It's really good that Tony Stewart isn't going anywhere.
While Stewart will retire from driving in the NASCAR Sprint Cup Series after the 2016 season, he'll still be around as the co-owner of Stewart-Haas Racing and all of his various other enterprises.
And that's important, because the sport of auto racing needs him around. Badly.
I've known Stewart for at least 17 years -- I think our first meeting was at an open-wheel race in the IRL at Dover in '98 -- and since then, I've seen about every facet of his personality, from cantankerous, mean and confrontational to sarcastic, bitingly funny and kind in ways most people would never believe.
Over the years, he's yelled at me, pinched me on the ass on pit road and poked fun at everybody and everything. For a journalist, Stewart is easy to cover, because you know something interesting will come out of his mouth; you just don't know what it might be.
Stewart's legacy on-track is unquestioned: He's the only man to win championships in both the NASCAR Sprint Cup Series, where he has three titles, and the IRL. The only drivers with more NASCAR Premier Series titles than Stewart are named Petty, Earnhardt, Johnson and Gordon. Elite company, to be sure.
Like the late, great Dale Earnhardt, Stewart has helped countless racers, friends and good causes with little or no attention. In fact, neither Earnhardt nor Stewart ever wanted people to tell stories about the help each of them gave out.
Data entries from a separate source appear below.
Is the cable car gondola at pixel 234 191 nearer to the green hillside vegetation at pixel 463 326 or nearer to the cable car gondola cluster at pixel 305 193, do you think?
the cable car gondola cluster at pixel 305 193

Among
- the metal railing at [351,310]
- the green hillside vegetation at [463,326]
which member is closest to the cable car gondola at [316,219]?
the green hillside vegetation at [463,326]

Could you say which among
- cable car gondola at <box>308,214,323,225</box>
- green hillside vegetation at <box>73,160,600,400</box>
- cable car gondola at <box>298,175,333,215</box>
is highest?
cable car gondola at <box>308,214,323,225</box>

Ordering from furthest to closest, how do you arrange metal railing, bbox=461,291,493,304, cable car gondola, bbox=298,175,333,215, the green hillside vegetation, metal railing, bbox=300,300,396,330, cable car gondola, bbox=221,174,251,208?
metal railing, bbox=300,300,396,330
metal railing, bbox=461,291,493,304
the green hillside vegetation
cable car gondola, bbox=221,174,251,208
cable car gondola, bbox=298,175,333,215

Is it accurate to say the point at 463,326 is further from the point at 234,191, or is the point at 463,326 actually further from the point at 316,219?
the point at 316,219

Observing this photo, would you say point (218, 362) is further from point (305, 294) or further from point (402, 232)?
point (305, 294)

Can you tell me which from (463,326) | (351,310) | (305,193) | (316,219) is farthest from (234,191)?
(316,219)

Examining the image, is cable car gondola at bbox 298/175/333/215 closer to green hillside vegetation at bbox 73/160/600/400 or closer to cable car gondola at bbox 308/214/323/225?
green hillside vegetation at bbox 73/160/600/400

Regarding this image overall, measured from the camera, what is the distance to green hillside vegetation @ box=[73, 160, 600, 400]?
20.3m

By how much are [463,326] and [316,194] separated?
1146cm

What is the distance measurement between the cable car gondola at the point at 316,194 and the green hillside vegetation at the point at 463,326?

Putting Stewart's career in context has gotten more complicated in the last two years because of his two sprint car accidents, one of which badly injured Stewart and the other that resulted in the death of Kevin Ward Jr. There is no question that Stewart is a changed man in the last two years. How could you not be after what he's been through?
Ultimately, though, Stewart's legacy isn't his 48 Sprint Cup race victories and three championships, nor is it two grisly and heartbreaking accidents in the past two years.
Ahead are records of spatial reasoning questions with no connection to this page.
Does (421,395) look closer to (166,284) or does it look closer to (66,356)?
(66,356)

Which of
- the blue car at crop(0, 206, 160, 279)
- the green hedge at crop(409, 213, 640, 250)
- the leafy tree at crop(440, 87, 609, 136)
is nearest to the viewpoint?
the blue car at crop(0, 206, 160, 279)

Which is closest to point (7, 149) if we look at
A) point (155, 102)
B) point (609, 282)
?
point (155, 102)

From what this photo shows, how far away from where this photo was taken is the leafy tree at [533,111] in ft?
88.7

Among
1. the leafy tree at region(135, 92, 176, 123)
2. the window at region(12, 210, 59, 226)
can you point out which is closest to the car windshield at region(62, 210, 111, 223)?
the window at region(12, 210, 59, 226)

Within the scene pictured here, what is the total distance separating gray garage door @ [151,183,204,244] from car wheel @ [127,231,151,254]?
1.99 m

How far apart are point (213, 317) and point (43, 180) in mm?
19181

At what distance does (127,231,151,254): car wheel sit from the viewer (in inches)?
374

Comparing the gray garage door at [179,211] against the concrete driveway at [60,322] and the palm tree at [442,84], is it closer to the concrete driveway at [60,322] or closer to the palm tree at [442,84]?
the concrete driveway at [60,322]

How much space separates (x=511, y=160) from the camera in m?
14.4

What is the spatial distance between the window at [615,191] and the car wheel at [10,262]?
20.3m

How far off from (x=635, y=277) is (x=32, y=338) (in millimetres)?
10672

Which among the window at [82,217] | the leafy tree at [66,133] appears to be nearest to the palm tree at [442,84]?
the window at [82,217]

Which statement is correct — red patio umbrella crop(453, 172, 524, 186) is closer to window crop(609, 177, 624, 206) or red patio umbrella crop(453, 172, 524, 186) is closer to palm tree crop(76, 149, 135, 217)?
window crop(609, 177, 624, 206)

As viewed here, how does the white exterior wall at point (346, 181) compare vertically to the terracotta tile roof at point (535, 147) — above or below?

If you wade through the personas Stewart puts on in public -- funny Tony, angry Tony, smart-ass Tony, charming Tony, it doesn't matter -- at his core is one central truth: You will never meet a human being who cares more about auto racing than Tony Stewart does. All auto racing.
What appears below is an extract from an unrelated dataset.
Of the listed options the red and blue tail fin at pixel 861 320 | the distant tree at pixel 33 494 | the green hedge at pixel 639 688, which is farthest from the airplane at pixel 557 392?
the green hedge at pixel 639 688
Yes, Stewart wants to win every time he gets behind the wheel of a car. That's a mindset all champions share: You want to be the best.
But Stewart doesn't just want to be successful himself. He wants his teams to be successful. He wants NASCAR to be successful. He wants the track owner who nobody has ever heard of with the 1,000-seat dirt track in BFE to be successful. He wants the 16-year-old kid with talent and a dream, but without two nickels to rub together, to be successful.
Stewart doesn't just want to win himself; he wants racing to win. You want proof? Look at the annual Performance Racing Industry show in Indianapolis he built out of nothing. Look at the effort he's put into the All-Star Circuit of Champions sprint car series he bought. Look at how he's built on the great foundation Earl Baltes created at Eldora Speedway. And, of course, look at how he helped take a backmarker NASCAR Sprint Cup team and win two championships over the last six years or how he built his hugely successful open-wheel team.
This is a man who knows how to build businesses and relationships and thrives on the success of both. He has the talent and the charisma to get things done and he is someone who by efforts and his presence has made auto racing better.
Will he be missed behind the wheel? Of course, he will.
But be very happy he'll still be around. The sport needs more guys like him.